In regression models, a measure of reliability can be the coefficient of determination R2. According to Zhang et al., “the coefficient of determination is the measurement of how well the regression model fits the data” (Zhang et al., 2018, p. 2). However, this parameter can also be explained differently: the value of the coefficient of determination can be considered the fraction of variance of the dependent variable that can be captured by the regression model. For example, if the coefficient of determination for a particular data set is 0.9, this means that up to 90% of the variance in this set is covered by the constructed model, which indicates a fairly high accuracy. From this, it is clear that R2 values range from 0.00 to 1.00, where 1.00 is the strongest degree of fit. This interpretation of the coefficient of determination can ultimately justify the need to use it in regression analysis. When a linear regression is constructed for a set of data, the researcher wants to know how accurate and extensive the model is; R2 is precisely used as a tool to assess this accuracy. If the researcher determines that the coefficient of determination is extremely low, that may be the first signal and invalidity of the regression model for the set. Accordingly, in essence, I would evaluate R2 as a tool to assess the fit or coverage of the constructed model for the data set; the higher it is, the better overall, but it does not always work that way.

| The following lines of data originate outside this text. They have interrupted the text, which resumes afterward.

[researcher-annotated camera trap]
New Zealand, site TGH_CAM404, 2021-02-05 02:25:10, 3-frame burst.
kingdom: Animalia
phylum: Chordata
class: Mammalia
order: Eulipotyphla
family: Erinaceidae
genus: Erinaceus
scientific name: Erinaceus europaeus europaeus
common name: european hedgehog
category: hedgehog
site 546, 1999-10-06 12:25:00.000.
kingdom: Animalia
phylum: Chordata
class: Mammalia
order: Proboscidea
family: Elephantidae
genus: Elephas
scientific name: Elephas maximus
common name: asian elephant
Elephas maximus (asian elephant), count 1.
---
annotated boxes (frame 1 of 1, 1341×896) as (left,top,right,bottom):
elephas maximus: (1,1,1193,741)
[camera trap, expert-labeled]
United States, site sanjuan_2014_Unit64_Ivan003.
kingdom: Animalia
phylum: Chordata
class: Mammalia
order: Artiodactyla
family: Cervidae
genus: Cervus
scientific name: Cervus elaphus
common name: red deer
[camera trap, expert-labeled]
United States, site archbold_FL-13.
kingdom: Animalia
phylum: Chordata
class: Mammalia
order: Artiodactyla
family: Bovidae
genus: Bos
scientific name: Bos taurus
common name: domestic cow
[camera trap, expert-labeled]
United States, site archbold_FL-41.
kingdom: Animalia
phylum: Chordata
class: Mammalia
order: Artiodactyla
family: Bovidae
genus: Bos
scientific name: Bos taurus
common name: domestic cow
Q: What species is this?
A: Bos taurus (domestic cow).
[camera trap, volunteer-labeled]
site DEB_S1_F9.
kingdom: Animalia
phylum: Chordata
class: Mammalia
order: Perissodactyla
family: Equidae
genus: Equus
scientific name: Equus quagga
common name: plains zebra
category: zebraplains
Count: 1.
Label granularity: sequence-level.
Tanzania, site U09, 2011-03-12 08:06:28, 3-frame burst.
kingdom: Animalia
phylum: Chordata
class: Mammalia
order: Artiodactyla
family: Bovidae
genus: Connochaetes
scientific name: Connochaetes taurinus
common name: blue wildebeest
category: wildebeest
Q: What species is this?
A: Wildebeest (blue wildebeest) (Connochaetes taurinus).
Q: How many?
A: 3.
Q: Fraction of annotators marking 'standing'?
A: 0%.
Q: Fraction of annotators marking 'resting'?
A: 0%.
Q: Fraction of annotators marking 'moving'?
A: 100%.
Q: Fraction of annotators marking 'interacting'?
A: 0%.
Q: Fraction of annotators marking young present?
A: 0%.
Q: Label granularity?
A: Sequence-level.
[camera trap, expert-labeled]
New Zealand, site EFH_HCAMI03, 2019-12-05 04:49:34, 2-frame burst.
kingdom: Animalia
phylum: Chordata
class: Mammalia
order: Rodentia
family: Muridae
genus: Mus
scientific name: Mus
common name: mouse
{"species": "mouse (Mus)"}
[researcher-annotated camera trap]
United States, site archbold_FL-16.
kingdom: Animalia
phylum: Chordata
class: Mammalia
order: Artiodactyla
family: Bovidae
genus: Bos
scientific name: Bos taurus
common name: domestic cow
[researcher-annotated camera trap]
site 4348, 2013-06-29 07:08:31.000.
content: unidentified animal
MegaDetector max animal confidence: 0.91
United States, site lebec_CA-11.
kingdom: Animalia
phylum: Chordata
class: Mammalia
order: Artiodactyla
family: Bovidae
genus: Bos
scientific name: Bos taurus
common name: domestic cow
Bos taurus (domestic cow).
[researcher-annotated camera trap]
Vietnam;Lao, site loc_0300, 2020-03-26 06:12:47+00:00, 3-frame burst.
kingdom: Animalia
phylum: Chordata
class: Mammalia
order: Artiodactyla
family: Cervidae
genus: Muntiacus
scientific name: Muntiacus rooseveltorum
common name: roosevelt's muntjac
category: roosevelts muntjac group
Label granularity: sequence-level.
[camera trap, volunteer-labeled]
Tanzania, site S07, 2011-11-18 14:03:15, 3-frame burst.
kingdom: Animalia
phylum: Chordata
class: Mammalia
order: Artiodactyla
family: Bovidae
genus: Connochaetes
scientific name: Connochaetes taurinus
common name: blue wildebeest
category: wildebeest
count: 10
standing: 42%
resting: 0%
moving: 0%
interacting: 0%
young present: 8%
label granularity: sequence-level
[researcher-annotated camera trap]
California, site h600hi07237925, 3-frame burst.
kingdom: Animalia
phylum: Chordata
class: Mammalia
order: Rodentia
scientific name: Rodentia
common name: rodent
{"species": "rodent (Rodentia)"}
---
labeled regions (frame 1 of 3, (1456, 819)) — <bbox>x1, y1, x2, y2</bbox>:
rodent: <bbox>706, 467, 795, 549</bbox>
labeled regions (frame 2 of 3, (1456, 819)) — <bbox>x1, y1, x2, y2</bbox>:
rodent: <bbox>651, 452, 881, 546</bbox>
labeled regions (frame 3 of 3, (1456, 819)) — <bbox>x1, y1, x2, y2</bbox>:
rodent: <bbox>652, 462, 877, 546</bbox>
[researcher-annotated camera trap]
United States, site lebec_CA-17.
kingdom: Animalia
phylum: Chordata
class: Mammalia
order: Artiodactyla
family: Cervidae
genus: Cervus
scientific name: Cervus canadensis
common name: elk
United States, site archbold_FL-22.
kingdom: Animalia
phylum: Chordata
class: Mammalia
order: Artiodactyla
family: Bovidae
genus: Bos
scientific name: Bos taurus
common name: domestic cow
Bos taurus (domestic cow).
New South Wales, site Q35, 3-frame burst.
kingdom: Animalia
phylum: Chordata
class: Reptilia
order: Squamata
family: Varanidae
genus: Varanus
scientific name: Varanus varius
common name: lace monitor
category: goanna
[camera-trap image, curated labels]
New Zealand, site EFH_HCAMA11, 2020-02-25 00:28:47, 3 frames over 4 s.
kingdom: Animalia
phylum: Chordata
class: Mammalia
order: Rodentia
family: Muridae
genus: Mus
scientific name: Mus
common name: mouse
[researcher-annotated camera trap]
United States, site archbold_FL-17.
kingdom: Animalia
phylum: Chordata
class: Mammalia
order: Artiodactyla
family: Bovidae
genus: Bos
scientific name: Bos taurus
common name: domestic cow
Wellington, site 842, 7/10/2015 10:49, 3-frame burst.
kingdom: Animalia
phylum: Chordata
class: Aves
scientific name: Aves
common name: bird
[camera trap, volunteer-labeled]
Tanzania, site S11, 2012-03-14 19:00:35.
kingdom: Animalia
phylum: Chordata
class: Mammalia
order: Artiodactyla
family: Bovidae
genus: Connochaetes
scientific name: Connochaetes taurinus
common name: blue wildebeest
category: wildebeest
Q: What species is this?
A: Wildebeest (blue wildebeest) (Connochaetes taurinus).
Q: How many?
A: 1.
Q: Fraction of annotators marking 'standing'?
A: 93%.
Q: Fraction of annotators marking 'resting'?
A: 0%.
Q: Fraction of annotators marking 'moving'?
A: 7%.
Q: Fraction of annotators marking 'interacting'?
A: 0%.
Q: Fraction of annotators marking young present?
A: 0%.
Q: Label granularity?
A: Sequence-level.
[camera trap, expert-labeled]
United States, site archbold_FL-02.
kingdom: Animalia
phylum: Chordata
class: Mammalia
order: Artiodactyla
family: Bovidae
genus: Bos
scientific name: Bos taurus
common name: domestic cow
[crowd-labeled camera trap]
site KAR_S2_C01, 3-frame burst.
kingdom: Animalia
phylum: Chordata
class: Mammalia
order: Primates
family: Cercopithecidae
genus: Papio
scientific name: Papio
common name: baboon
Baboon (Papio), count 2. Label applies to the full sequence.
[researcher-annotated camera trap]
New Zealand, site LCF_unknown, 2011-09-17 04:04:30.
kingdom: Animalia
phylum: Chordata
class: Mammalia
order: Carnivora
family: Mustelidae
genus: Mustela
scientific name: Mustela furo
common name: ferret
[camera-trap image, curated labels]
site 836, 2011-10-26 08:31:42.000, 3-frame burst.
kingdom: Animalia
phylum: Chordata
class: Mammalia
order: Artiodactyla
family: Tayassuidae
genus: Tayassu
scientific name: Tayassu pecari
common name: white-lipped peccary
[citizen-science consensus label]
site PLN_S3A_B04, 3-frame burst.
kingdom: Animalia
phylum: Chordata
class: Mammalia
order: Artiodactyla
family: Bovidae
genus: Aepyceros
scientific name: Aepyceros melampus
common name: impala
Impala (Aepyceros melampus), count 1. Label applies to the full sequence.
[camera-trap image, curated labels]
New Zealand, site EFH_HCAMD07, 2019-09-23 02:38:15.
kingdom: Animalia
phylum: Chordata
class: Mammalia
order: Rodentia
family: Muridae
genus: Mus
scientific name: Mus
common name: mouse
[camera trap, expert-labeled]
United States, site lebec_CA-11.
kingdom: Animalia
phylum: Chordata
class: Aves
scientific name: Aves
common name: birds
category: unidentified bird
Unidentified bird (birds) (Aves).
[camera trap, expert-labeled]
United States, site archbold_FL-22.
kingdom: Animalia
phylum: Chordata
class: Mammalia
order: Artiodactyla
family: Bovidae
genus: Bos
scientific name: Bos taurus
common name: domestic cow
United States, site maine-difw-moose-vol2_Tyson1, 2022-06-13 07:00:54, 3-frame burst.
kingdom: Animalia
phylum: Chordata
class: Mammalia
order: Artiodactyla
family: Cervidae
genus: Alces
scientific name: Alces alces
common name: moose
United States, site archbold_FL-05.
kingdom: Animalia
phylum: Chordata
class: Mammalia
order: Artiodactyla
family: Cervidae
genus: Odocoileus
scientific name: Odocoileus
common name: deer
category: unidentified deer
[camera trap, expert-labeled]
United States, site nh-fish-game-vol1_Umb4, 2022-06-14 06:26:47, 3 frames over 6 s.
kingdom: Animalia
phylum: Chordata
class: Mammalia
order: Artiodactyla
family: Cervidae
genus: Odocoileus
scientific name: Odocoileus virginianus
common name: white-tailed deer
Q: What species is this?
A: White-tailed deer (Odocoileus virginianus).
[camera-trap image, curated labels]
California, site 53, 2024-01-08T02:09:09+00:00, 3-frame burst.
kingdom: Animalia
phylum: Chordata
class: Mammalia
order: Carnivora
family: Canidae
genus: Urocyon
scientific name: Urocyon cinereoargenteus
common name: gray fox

The relationship between the coefficient of determination and sample size is ambiguous. A researcher may use a small sample (N = 10), for which the linear regression will give a near absolute value (R2 = 1.00), but when the sample is increased to N = 20, the coefficient of determination will decrease. In such cases, it is a matter of luck with which small samples are created since, for real data, the coefficient of determination is almost never equal to one. There is another way to look at this relationship: according to the CLT, as the sample size increases, the distribution becomes increasingly like a normal distribution, that is, the outliers and variances in such a distribution tend to decrease (Ganti, 2022). As a consequence, if the sample is correctly formed, increasing the sample size can also lead to an increase in R2 (Jonson, 2021). It is worth emphasizing that the coefficient of determination does not always indicate the significance of the constructed model. For example, a regression may have an extremely high R2 value, that is, it may cover most of the variance, but the significance of the model itself, defined through p-value, may be greater than the critical value. In this case, despite a high R2 value, the regression model is not significant. At the same time, the low value of R2 can correspond to the statistical significance of the model, which means that there is no universal connection between the level of the determination coefficient and the significance of the model.
References
Ganti, A. (2022). Central Limit Theorem (CLT): Definition and key characteristics. Investopedia. Web.
Jonson, E. (2021). Does R2 change with sample size? SI. Web.
Zhang, Y., Yang, X., Shardt, Y. A., Cui, J., & Tong, C. (2018). A KPI-based probabilistic soft sensor development approach that maximizes the coefficient of determination. Sensors, 18(9),1-17. Web.